O cantor Lindomar Castilho, uma figura marcante da música brega no Brasil, faleceu aos 85 anos neste sábado (20). A informação foi confirmada por sua filha, Lili De Grammont, através de uma postagem em suas redes sociais. A causa da morte não foi revelada.
Reconhecido como o “Rei do Bolero”, Lindomar conquistou corações e dominou as paradas musicais na década de 1970, destacando-se como um dos principais vendedores de discos do Brasil. Sua voz intensa deu vida a clássicos do bolero e do samba-canção, incluindo “Vou rifar meu coração” e “Você É Doida Demais”, que ficou famosa como a abertura da série Os Normais, transmitida pela TV Globo entre 2001 e 2003.
Entretanto, a carreira do artista também é marcada por um trágico episódio. Em 1981, Lindomar foi condenado por matar sua segunda esposa, a cantora Eliane de Grammont, em um ato de violência durante um show em São Paulo. Ele recebeu uma pena de 12 anos, cumprindo parte dela antes de ser libertado nos anos 1990. O crime causou grande comoção no Brasil e se tornou um símbolo na luta contra a violência doméstica, com o slogan “quem ama não mata”.
Após um período afastado, Castilho fez um retorno à música com um álbum ao vivo em 2000, mas gradualmente se afastou do cenário artístico, optando por uma vida mais reservada.
Na mensagem publicada nas redes sociais, Lili De Grammont expressou suas reflexões sobre a relação com o pai. “Ao tirar a vida da minha mãe, ele também deixou de viver. O homem que comete um ato tão cruel também morre. O pai se vai e um assassino surge, levando consigo uma família inteira.”
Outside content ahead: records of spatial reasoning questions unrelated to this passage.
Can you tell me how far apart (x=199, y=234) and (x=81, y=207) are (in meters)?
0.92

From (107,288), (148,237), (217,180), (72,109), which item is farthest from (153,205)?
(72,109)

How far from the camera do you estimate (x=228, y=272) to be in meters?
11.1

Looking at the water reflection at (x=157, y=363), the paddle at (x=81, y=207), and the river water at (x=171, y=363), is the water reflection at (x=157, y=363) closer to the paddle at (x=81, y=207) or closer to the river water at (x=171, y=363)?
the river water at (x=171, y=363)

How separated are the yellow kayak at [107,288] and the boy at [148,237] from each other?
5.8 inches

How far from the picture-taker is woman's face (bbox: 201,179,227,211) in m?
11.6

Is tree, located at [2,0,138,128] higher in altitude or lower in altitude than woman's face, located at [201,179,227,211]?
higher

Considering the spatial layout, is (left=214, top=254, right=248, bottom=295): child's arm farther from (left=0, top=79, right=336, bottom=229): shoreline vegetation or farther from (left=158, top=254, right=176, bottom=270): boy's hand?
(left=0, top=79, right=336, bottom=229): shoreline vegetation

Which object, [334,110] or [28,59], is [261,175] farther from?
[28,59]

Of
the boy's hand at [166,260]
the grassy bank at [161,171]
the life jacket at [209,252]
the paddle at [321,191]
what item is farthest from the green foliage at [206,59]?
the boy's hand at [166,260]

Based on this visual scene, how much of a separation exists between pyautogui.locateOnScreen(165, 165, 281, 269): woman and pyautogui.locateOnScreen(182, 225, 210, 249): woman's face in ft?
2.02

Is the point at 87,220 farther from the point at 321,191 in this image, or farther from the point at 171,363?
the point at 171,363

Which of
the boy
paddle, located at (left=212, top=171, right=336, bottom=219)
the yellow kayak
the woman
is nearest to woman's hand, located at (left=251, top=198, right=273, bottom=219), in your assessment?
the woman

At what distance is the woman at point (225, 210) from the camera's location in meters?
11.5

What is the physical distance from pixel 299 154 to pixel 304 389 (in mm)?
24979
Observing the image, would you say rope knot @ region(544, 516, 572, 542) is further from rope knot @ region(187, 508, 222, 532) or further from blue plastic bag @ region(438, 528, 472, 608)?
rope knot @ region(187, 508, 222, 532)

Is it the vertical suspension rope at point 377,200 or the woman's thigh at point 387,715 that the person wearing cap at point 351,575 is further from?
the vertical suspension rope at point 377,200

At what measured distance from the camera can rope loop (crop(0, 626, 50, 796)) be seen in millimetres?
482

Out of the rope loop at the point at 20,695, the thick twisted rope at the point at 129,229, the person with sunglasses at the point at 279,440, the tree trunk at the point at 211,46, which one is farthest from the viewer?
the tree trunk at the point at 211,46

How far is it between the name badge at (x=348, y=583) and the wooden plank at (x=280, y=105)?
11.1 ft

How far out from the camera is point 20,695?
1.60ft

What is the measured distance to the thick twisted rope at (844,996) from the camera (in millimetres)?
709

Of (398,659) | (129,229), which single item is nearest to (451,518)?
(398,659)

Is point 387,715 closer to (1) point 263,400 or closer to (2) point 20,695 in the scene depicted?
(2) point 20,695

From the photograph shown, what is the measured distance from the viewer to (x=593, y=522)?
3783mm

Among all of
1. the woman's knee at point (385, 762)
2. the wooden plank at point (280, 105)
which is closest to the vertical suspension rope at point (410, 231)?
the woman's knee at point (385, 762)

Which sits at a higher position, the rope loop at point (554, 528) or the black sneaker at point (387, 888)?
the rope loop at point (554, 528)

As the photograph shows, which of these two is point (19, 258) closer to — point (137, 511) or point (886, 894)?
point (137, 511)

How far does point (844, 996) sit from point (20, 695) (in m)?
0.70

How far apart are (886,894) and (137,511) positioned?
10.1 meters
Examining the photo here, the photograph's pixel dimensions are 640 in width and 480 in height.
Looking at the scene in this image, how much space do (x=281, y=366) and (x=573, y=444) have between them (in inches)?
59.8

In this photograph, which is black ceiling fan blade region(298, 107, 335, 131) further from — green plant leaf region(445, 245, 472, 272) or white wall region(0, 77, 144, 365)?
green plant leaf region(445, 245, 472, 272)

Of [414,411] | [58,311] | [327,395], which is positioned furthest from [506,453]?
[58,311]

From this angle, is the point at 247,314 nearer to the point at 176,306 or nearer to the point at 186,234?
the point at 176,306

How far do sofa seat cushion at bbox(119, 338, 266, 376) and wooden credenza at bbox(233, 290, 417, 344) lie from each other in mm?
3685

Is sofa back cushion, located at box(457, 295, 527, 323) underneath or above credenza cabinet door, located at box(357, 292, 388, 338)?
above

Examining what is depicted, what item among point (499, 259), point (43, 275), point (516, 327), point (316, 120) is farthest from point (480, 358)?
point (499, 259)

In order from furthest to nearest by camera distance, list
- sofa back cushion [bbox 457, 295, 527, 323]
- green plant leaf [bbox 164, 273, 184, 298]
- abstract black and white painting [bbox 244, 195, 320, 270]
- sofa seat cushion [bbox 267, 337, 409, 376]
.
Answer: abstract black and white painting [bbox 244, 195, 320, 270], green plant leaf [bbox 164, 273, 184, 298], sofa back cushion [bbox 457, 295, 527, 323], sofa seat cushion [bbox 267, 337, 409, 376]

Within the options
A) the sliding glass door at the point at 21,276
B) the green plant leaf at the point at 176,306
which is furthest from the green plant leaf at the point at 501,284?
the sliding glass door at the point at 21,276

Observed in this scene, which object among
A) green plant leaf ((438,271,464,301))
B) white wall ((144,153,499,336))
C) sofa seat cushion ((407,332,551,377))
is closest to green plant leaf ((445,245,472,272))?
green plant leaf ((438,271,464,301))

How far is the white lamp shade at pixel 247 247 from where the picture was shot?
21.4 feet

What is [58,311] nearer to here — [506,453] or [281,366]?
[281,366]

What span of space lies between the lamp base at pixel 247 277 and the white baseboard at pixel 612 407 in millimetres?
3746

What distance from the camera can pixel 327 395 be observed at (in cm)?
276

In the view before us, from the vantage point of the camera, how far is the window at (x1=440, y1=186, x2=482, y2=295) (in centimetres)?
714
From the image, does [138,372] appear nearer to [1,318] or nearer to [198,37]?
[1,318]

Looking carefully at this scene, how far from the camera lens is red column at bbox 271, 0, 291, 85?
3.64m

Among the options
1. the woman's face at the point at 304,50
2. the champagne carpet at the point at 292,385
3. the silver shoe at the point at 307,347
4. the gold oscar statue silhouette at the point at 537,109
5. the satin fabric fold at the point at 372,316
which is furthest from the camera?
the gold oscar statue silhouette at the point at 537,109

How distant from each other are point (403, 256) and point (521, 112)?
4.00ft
Ela concluiu: “O que permanece é a certeza de que somos finitos, não melhores nem piores que os outros, não possuímos nada nem ninguém. Somos seres em constante evolução, que devem buscar o melhor dentro de si e estar ao lado de quem ajuda a revelar a beleza que existe em nós, aceitando também nossas fragilidades. Assim me despeço do meu pai, ciente de que fiz a minha parte — com dor, mas também com todo o amor que aprendi a cultivar e expressar ao longo da vida.”